De ahí que muchos científicos y pensadores de Occidente no confíen ya en los argumentos del cristianismo y prefieran las visiones de la naturaleza que proporciona la religiosidad oriental. En este sentido se afirma que las religiones primitivas tendrían una visión más armónica del ser humano en relación con el ambiente que le rodea. La creencia animista de que cada ser natural -hombre, animal, planta o roca- es poseedor de un alma o fuerza vital, motivaría a los creyentes de tales religiones hacia un mayor respeto por la naturaleza. La llamada “madre tierra” (Pachamama) no se entendería como materia inanimada sino como un organismo vivo y sensible, capaz de autorregular sus ciclos. Un ser que respira y tiene influencia sobre los humanos. Estas serían, por ejemplo, las religiosidades propias de muchos pueblos repartidos por todo el continente americano. Asimismo para el hinduismo la creencia en la reencarnación y en los diferentes estadios por los que pasan los seres vivientes, fomentaría una actitud de respeto hacia todos los organismos y el medio ambiente en general. Lo mismo ocurriría en el budismo ya que los animales se ven como hermanos del hombre y el no matar a los seres vivos sería una de las mayores virtudes. Por el contrario, el islamismo y las religiones judeocristianas que toman al pie de la letra el relato bíblico de la creación, colocarían al hombre en un pedestal inadecuado que le haría creerse icono de Dios. Los humanos habrían actuado siempre como tiranos explotadores de la creación porque a ello contribuiría la profunda fosa de separación que el propio texto bíblico sugiere entre el ser humano y el resto de los animales.

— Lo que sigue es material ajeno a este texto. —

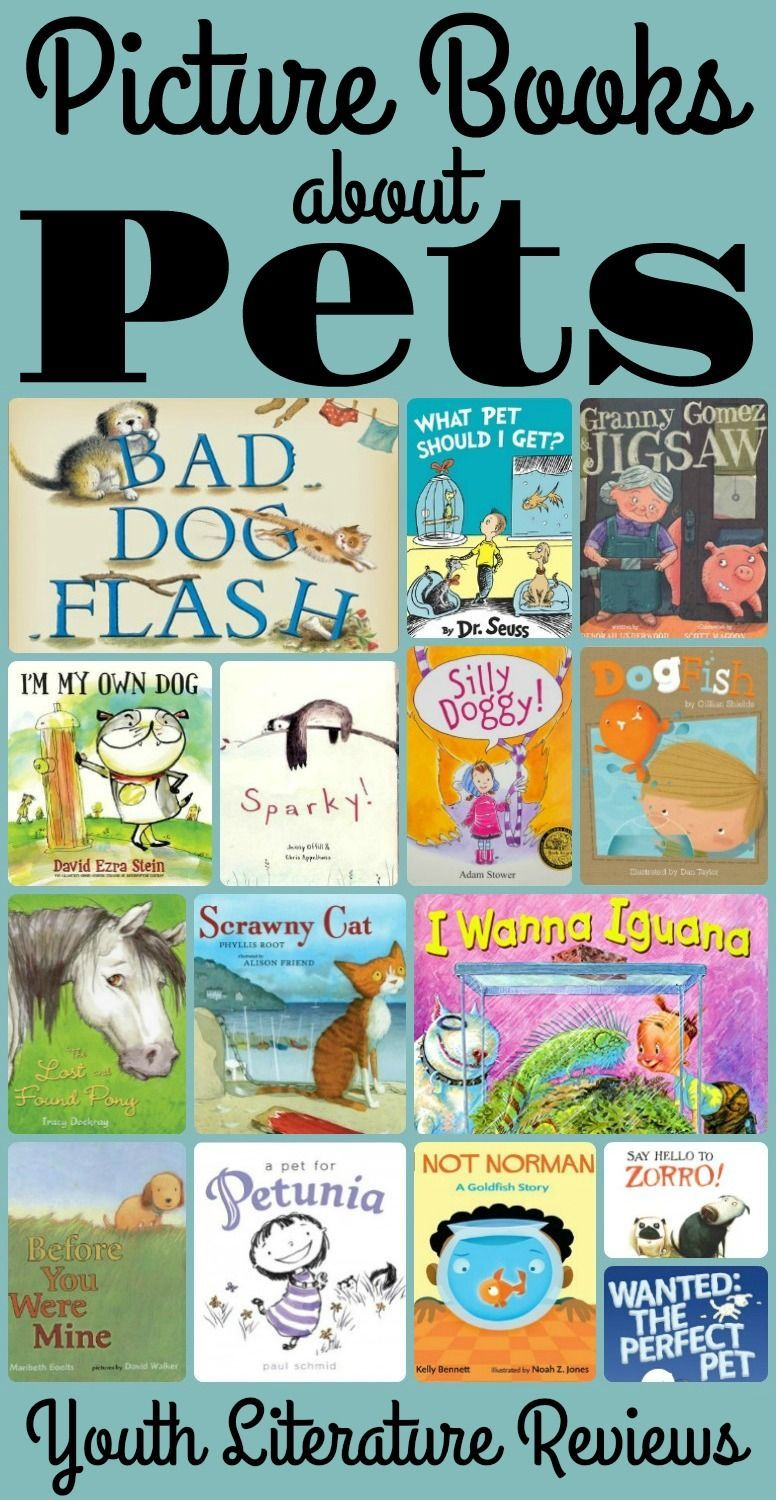 Picture Books About Pets Pets Preschool Animal Books Picture Book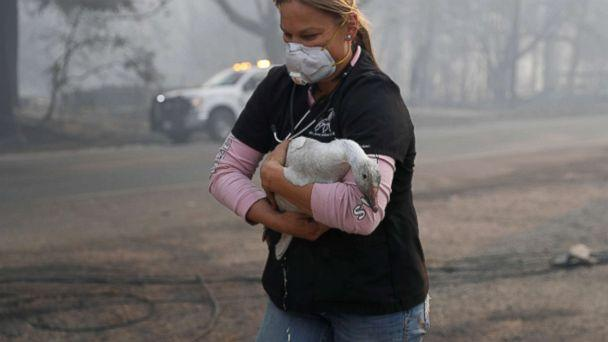 PHOTO: Equine veterinarian Jesse Jellison carries an injured goose to a waiting transport during the Camp Fire in Paradise, Calif. Nov. 10, 2018. (Stephen Lam/Reuters)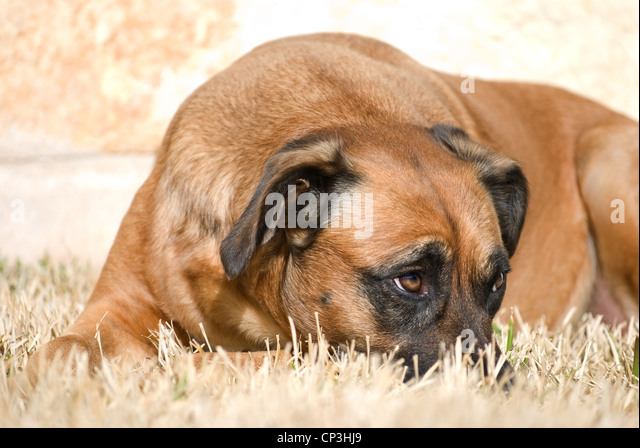 Dog With Sheepish Expression - Stock Image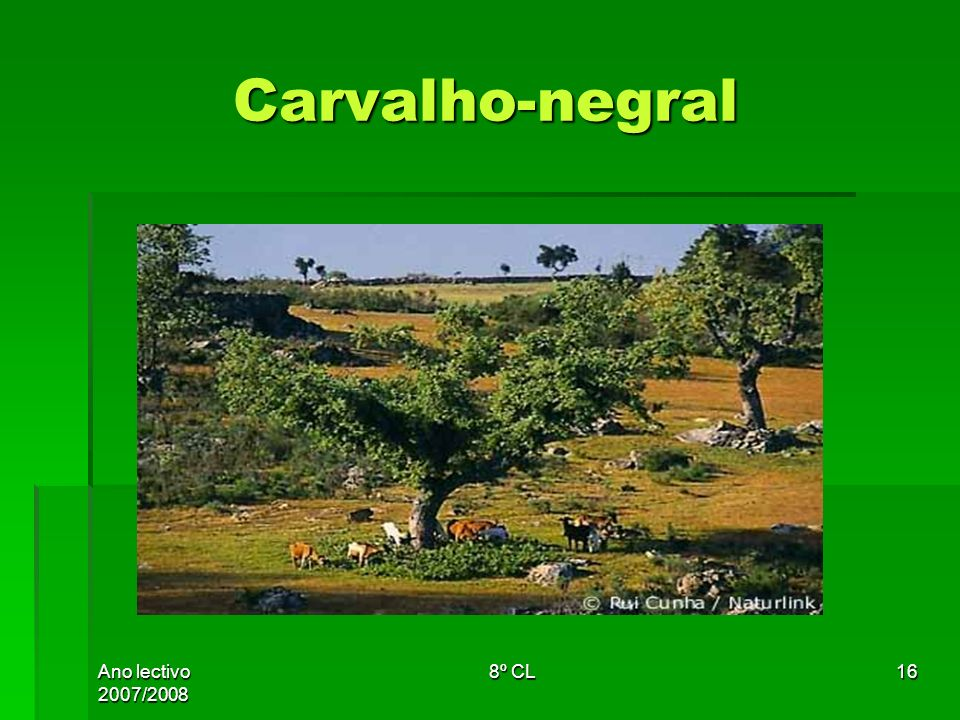 Carvalho-negral Ano lectivo 2007/2008 8º CL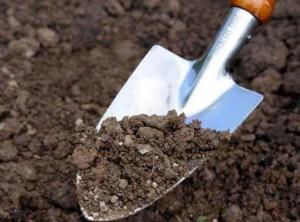 Подготовка земли осенью
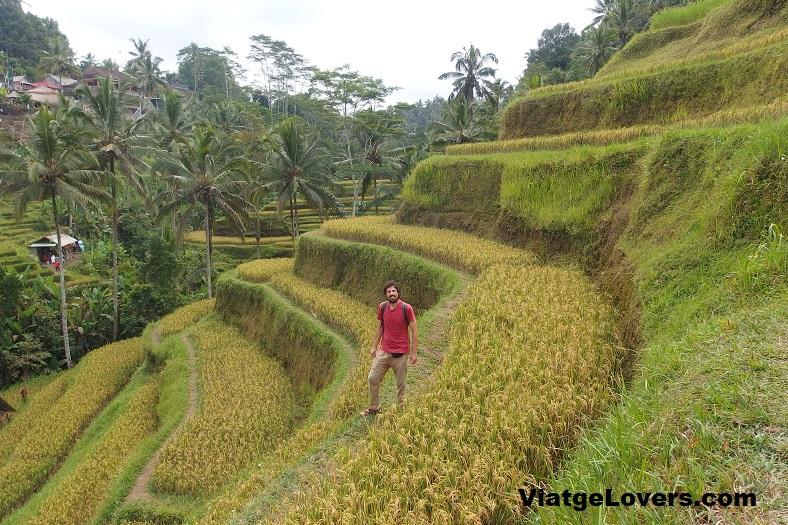 Terrazas de arroz, Bali. ViatgeLovers.com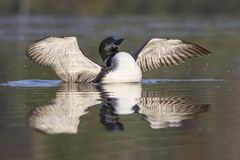 Common Loon in partial molt flapping its wings after preening in. A Common Loon Gavia immer in partial molt flaps its wings after preening in late summer royalty free stock photos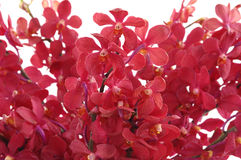 Red orchid. Isolated bouquet,blooming red orchid Stock Images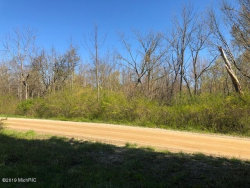 Photo of Lot 31-34 Miami Avenue, South Haven, MI 49090 (MLS # 19054851)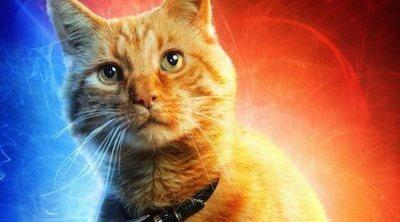 Todo lo que tienes que saber de Goose, el gato de 'Capitana Marvel'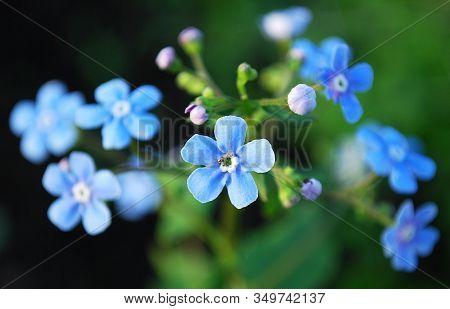 Delicate Blue Myosotis Bells Decorating A Summer Flower Bed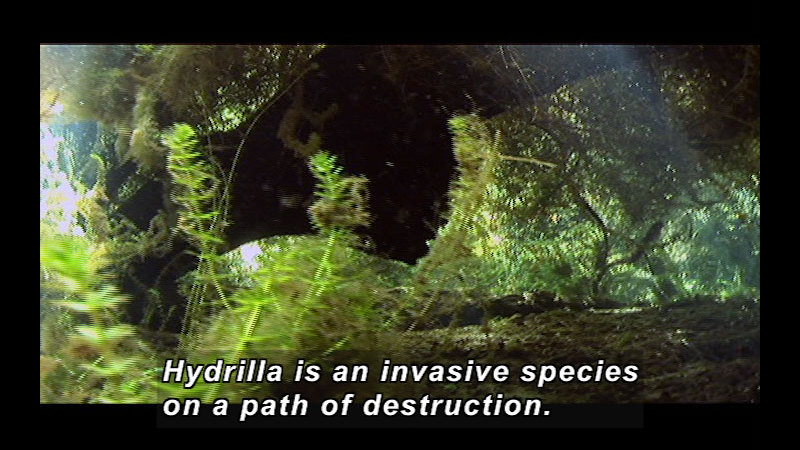 Still image from Wild Chronicles: Hydrilla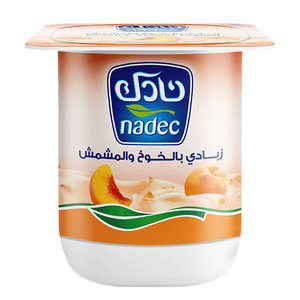 Nadec Fruit Yoghurt Apricot 120mg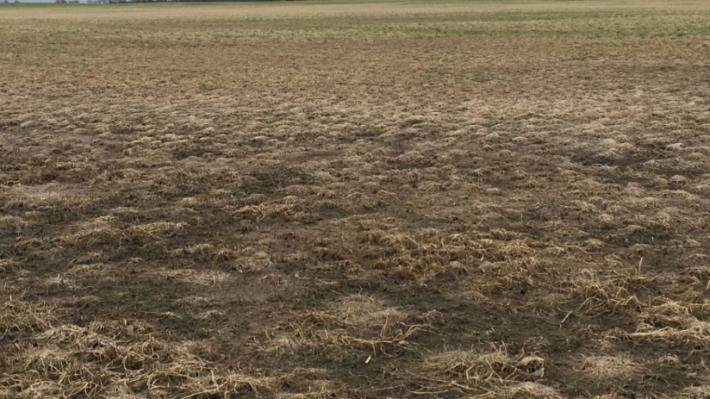 Soil landscape units affect crop survival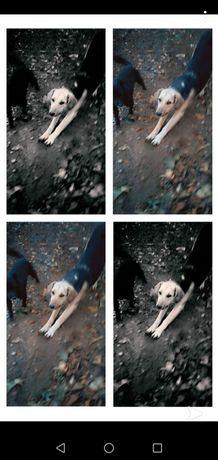 пропала собака...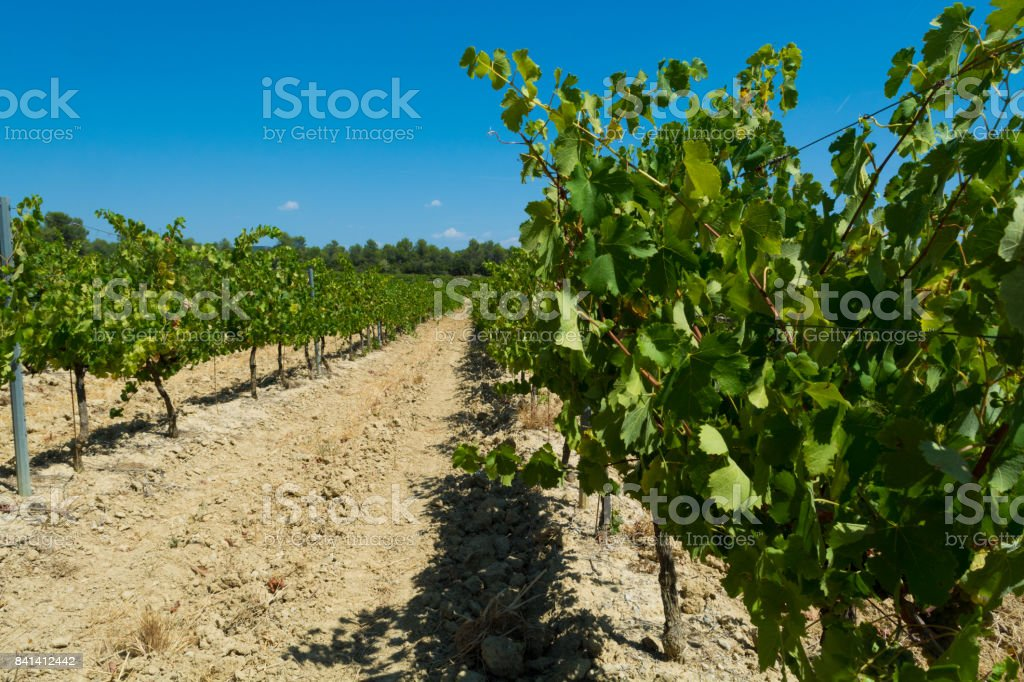 White wine grape riping in the south vineyards Provence stock photo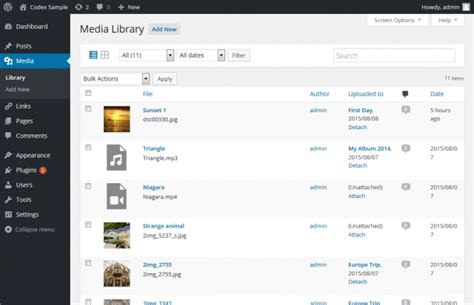 wordpress theme listview insert media files into wordpress education theme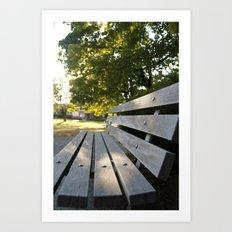 Empty Park Bench Art Print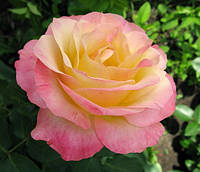 Саженец роз чайно-гибридной ГЛОРИЯ (ПИС)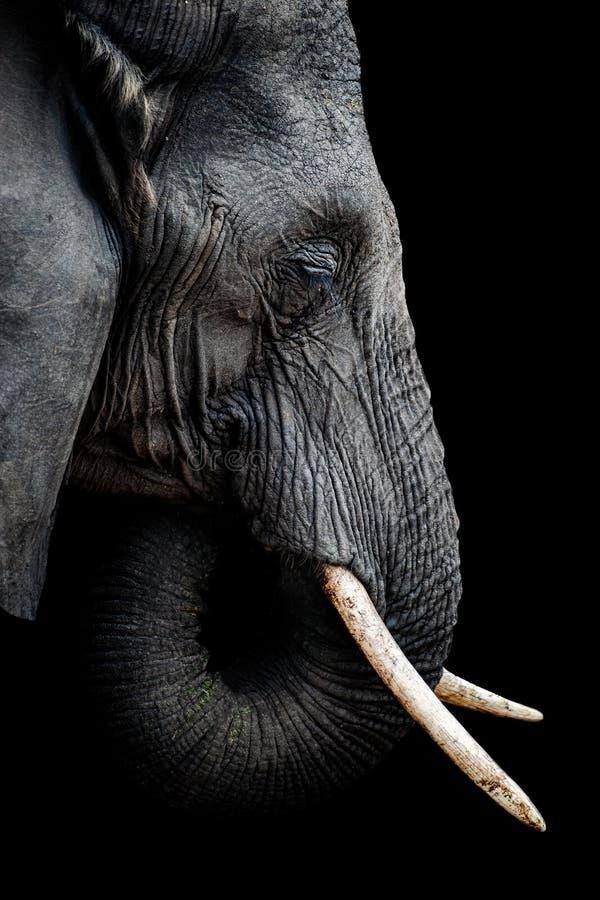 Портрет африканского слона стоковые фотографии rf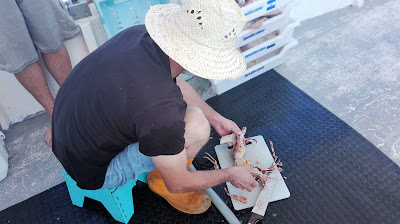 www.pescaturismomallorca.com El secreto del mejor arroz marinero está en los ingredientes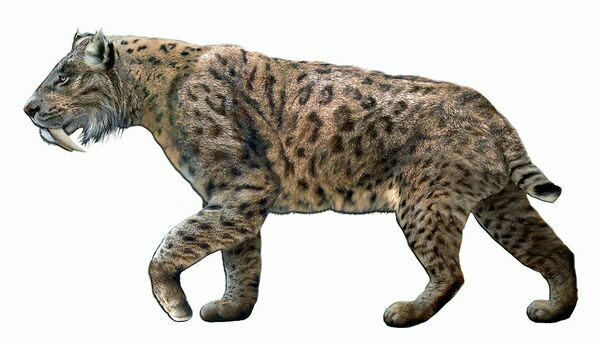 An artists reconstruction of Smilodon  By Dantheman9758 Creative Commons License
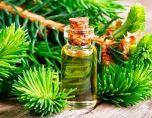 Пихтовое масло при кашле — полезно и просто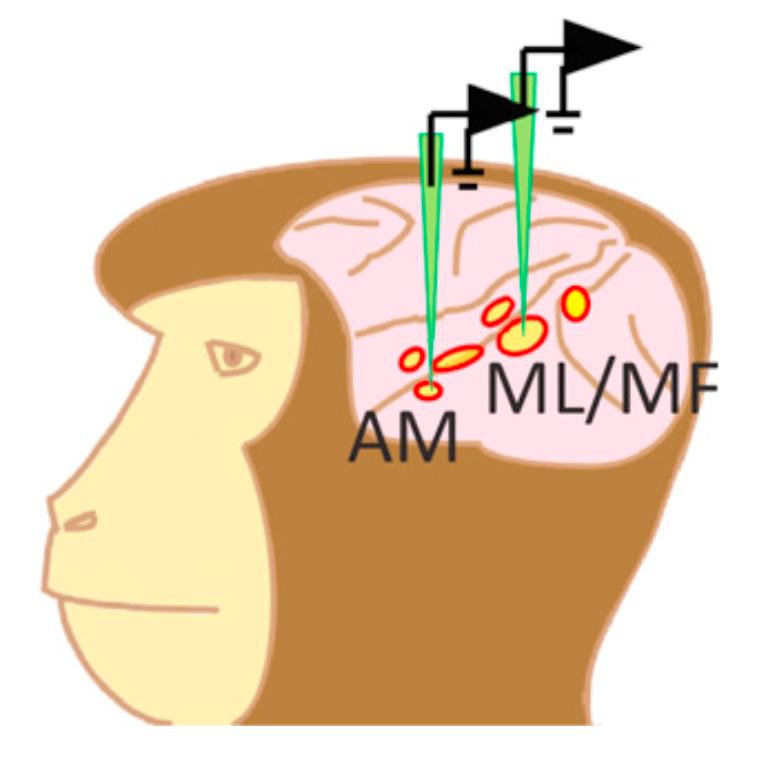 Удивительно простое кодирование лиц в мозге производят всего 205 нейронов - 3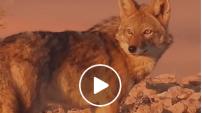 « Le Monde perdu » : cette Algérie sauvage et méconnue – Vidéo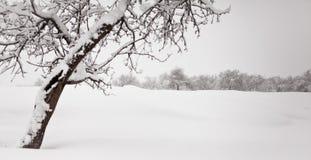 minimalistic χειμώνας τοπίων Στοκ εικόνες με δικαίωμα ελεύθερης χρήσης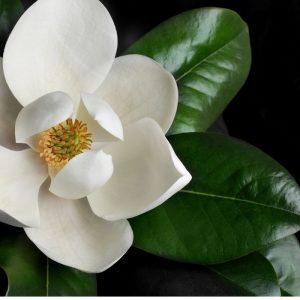 Magnolia Native Tree Flower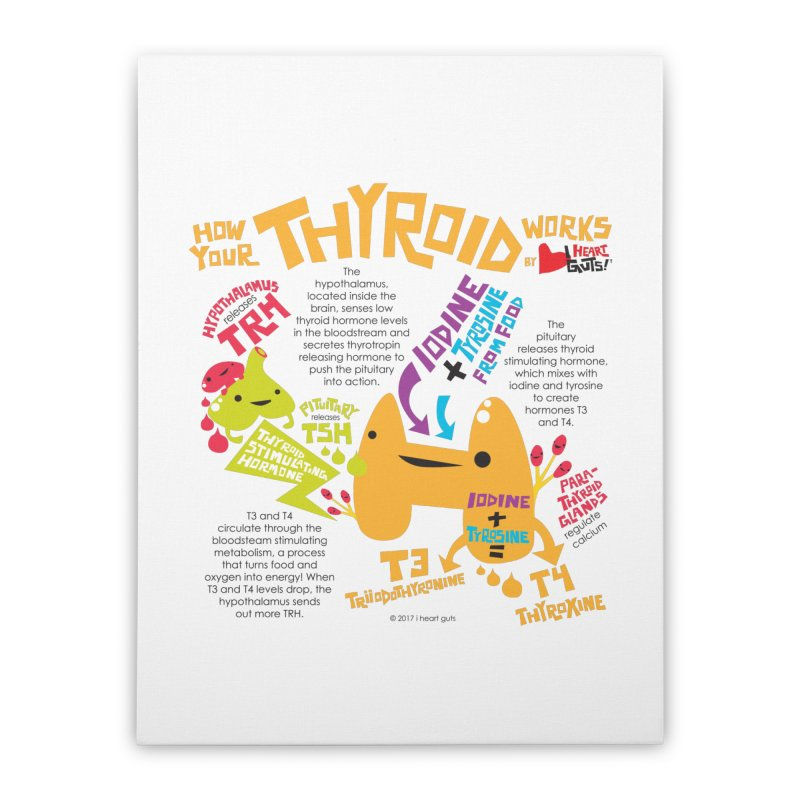 How Your Thyroid Works Home Stretched Canvas by I Heart Guts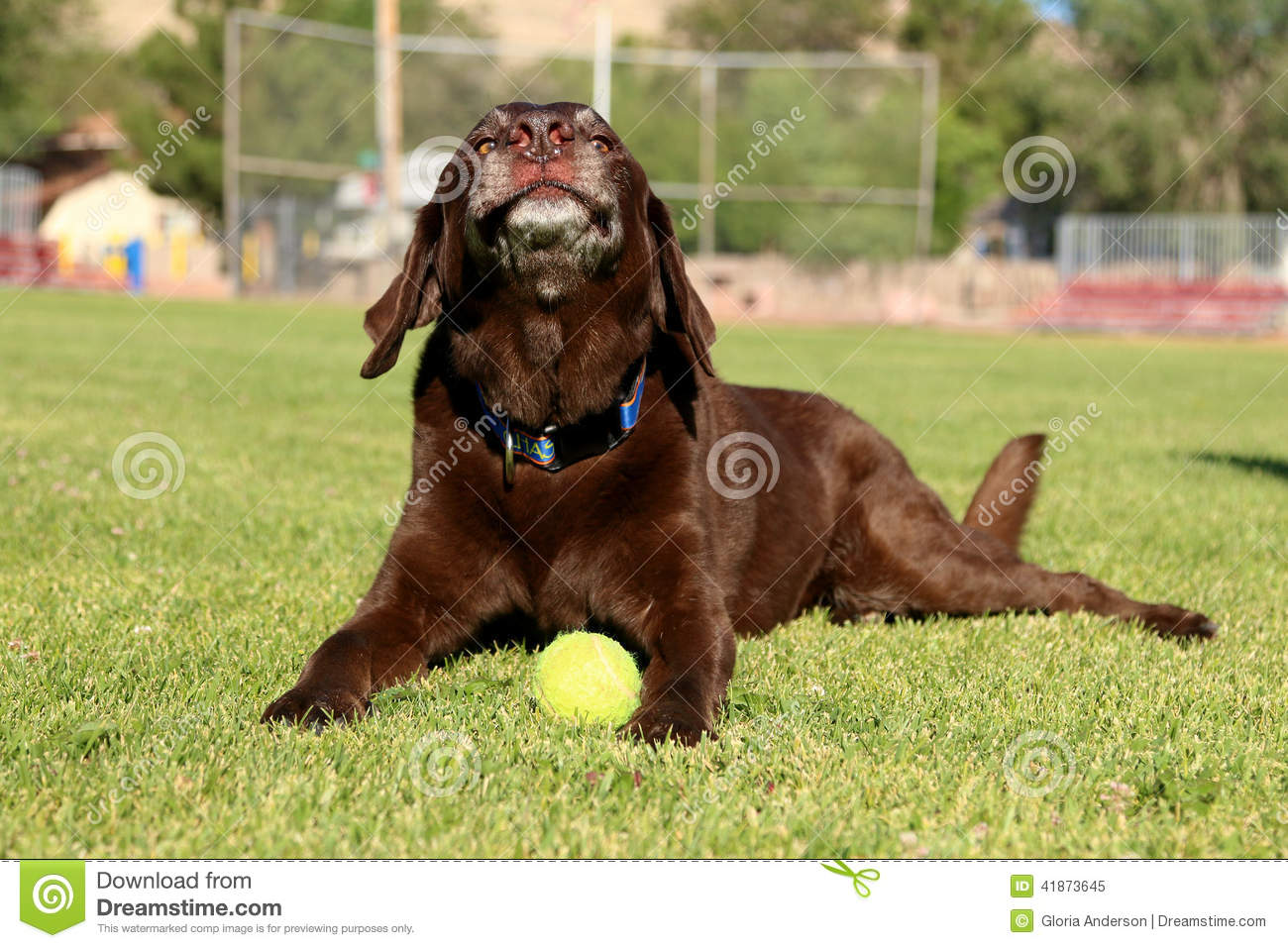 Chocolate Labrador Retriever Laying On The Grass With His Ball ...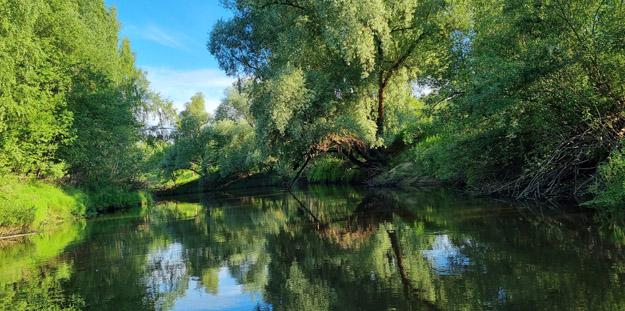 Река Дубна ниже с. Сущёво. Июнь 2021 г. Фото О.С.Гринченко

¿Qué hay de cierto en todas estas críticas? ¿Es en verdad culpable el cristianismo del deterioro ecológico del planeta? No es posible negar que la cultura occidental se ha forjado sobre la superioridad arrogante del hombre en el universo y en base a un dominio abusivo de la naturaleza. No obstante, lo primero que se debería admitir es que muchas de las actitudes que se han venido manteniendo a lo largo de la historia, por personas y comunidades que se llamaban cristianas, no han estado ni mucho menos a la altura de los valores propiamente cristianos, ni tampoco en consonancia con la auténtica enseñanza bíblica sobre la creación. La Escritura no se refiere a este tema sólo en el libro del Génesis, también en los Salmos se habla del origen del mundo. En el Salmo 104, por ejemplo, la creación aparece como reflejo de la bondad del Creador y el creyente puede a través de ella experimentar el amor y la proximidad de Dios. Esta concepción implica que la naturaleza no es únicamente para ser dominada por el hombre, sino que constituye a la vez un don divino capaz de provocar en el ser humano una actitud de respeto, admiración y amor. El creyente que no se maravilla ante la creación de Dios, ni sabe apreciar su poderosa mano detrás de los millones de galaxias o entre los delicados estambres de una flor, es que no ha entendido la Escritura bíblica. Quien destruye o contamina deliberadamente el mundo natural y al mismo tiempo confiesa su fe en Jesucristo, no está siendo coherente con su cristianismo.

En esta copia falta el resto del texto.